Start of Excerpt provided

Where do I start learning Higher Mathematics? I am 17 years old and I would like to begin learning Mathematics. I am only familiar with Algebra and a bit of Geometry. Do I need to learn Calculus next, or should I try linear algebra? I find myself very interested in number theory. Is there anywhere I can see some sort of tree that shows me prerequisites for different Mathematical studies. I also want to know if there are any websites or resources that can teach me Math formally, using proofs. In high school we never learned math formally or rigorously. Thanks.
Also any books I could get would be appreciated. Keep in mind I am trying to start off, I only know basic Algebra right now, like functions, polynomials, and systems of equations.
 A: Khan academy might be a good starting point.
On youtube you can watch hundreds of their
short videos on subjects like 
algebra, calculus, number theory, probability, linear algebra, geometry, trigonometry etc.
When you feel like you master that material
you can move on to MIT OpenCourseWare on youtube.

End of Excerpt provided
Start of Dataset entries

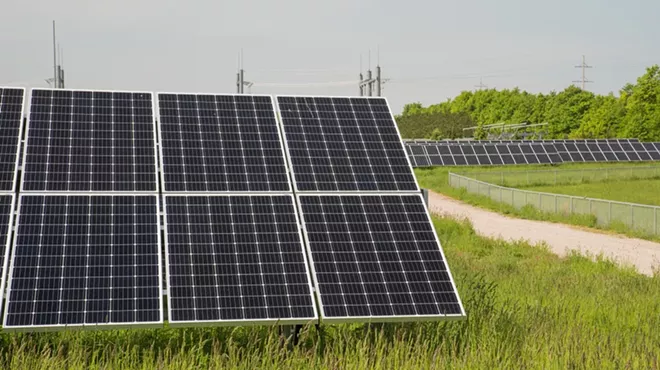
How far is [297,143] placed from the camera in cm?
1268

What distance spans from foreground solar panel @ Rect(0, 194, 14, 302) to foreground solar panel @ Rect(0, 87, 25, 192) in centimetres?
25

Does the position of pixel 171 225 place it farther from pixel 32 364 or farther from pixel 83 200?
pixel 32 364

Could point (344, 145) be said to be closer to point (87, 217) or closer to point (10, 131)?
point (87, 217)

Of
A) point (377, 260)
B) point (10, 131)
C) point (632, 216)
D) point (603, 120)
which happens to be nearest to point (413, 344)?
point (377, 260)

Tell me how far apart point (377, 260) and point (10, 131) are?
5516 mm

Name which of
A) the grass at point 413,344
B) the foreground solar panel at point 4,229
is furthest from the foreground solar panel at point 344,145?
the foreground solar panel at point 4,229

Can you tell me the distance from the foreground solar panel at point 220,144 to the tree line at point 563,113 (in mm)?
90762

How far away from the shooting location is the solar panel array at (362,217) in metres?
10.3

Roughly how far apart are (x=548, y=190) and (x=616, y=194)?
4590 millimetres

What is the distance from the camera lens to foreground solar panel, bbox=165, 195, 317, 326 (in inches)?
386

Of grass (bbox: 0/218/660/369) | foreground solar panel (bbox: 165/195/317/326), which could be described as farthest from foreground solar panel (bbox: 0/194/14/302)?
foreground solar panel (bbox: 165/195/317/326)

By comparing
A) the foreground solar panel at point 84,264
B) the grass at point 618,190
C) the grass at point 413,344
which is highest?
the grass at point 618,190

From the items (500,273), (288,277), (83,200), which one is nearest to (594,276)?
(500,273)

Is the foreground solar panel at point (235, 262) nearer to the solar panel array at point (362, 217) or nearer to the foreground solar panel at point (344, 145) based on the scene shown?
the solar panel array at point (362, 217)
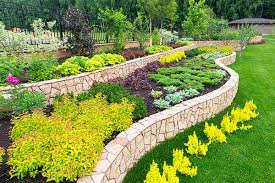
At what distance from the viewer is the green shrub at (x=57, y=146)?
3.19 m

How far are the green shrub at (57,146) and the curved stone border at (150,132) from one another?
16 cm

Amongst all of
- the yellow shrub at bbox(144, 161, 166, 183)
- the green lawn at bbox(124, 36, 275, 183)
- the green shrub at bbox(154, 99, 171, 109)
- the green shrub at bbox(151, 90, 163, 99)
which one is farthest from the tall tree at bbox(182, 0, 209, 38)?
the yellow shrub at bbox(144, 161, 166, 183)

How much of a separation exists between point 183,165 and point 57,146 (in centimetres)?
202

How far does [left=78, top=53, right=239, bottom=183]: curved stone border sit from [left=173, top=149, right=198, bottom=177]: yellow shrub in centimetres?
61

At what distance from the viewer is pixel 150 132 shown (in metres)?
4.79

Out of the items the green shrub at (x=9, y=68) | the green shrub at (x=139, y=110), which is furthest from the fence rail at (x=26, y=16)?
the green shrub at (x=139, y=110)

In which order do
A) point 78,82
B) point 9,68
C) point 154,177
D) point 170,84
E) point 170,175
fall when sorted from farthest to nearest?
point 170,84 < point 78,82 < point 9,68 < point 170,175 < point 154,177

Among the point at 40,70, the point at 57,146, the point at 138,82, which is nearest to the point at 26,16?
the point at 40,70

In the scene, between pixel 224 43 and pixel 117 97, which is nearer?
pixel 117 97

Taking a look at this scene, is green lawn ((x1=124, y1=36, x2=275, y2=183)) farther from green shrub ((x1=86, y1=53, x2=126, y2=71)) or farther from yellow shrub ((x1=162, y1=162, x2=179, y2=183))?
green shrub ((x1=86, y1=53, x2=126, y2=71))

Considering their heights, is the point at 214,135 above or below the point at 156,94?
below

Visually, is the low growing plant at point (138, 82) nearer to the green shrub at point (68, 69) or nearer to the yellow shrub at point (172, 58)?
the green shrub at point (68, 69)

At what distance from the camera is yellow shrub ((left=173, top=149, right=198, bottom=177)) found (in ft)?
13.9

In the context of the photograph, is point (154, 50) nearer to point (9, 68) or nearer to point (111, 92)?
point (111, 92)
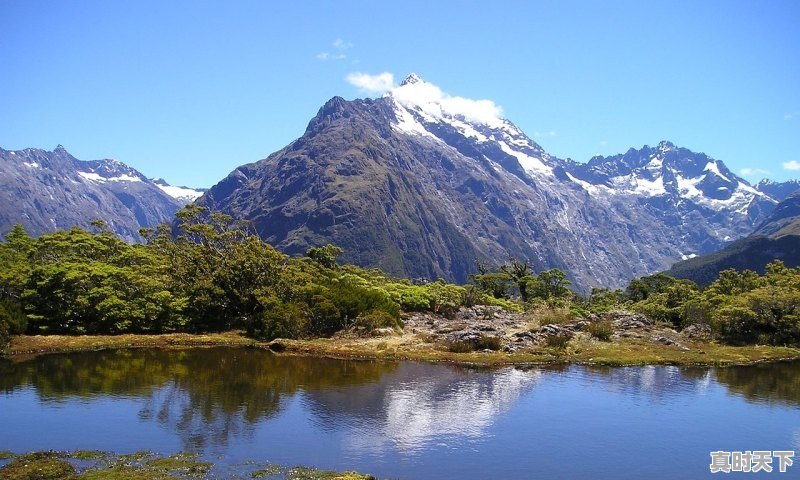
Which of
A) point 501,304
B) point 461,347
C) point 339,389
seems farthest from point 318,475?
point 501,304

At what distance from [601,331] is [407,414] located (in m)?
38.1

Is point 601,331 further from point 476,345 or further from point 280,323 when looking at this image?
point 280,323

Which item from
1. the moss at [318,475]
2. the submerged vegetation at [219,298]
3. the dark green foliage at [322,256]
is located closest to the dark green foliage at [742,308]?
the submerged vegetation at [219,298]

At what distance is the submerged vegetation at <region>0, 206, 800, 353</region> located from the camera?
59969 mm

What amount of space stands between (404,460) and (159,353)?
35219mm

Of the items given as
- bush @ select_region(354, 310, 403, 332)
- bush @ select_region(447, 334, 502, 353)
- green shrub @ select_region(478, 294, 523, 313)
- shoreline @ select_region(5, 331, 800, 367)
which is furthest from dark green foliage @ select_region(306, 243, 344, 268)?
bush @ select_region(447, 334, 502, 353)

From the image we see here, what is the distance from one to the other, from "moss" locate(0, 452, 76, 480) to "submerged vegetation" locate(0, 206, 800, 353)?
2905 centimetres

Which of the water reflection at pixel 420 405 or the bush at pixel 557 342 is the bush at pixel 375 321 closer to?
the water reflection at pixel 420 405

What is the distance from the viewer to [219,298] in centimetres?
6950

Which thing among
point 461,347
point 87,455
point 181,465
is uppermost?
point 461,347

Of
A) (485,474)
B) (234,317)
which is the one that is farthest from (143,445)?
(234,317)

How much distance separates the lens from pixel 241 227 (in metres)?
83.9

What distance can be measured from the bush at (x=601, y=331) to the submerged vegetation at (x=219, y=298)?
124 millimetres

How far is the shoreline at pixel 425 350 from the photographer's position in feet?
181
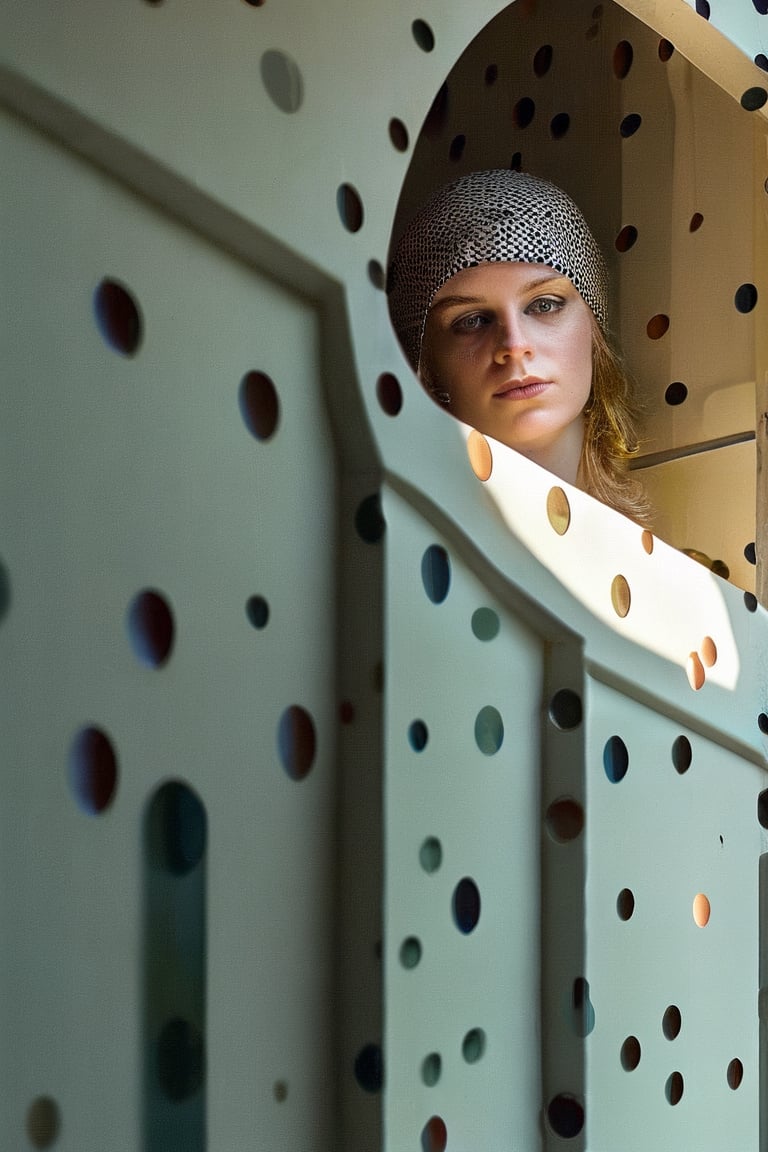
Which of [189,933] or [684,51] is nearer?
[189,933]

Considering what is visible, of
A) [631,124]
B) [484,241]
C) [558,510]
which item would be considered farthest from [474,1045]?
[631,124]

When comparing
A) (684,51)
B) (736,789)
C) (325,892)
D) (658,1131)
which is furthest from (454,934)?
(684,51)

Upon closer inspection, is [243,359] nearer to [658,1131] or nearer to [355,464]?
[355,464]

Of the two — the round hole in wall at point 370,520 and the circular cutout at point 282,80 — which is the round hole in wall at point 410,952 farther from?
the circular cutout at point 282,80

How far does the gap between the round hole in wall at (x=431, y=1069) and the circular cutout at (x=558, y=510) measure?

End of Dataset entries

● The problem:
Carry on the forum thread about where to begin learning higher mathematics, picking up right after its final sentence.

● Exercise response:
Gilbert Strang's Linear algebra.
David Jerison's Single variable calculus.
Denis Auroux's Multivariable calculus.
Tom Leighton's Mathematics for Computer Science.
They also have courses on probability, statistics,
differential equations etc.
Other personal favourites, which i actually liked more than MIT, are these 
Discrete Mathematics. Arsdigita University. Instructor: Shai Simonson
The Fourier Transforms and its Applications. Standford. Professor Brad Osgood
Probability. Harvard
Probability Primer. Mathematicalmonk's channel
General topology from the very basics, including set theory, techniques for proofs
Graph theory by Sarada Herke
Short course on writing proofs in mathematics by Sidney Morris

At the same time you are following this online material i recommend buying books and solve a lot of problems. There is no better way of learning mathematics than solving problems. I would buy books which have solution manuals. 
I would also recommend to start to learn to program in R, matlab, mathematica, maple, python or whatever environment you like best. This will become a very useful skill when you reach higher mathematics.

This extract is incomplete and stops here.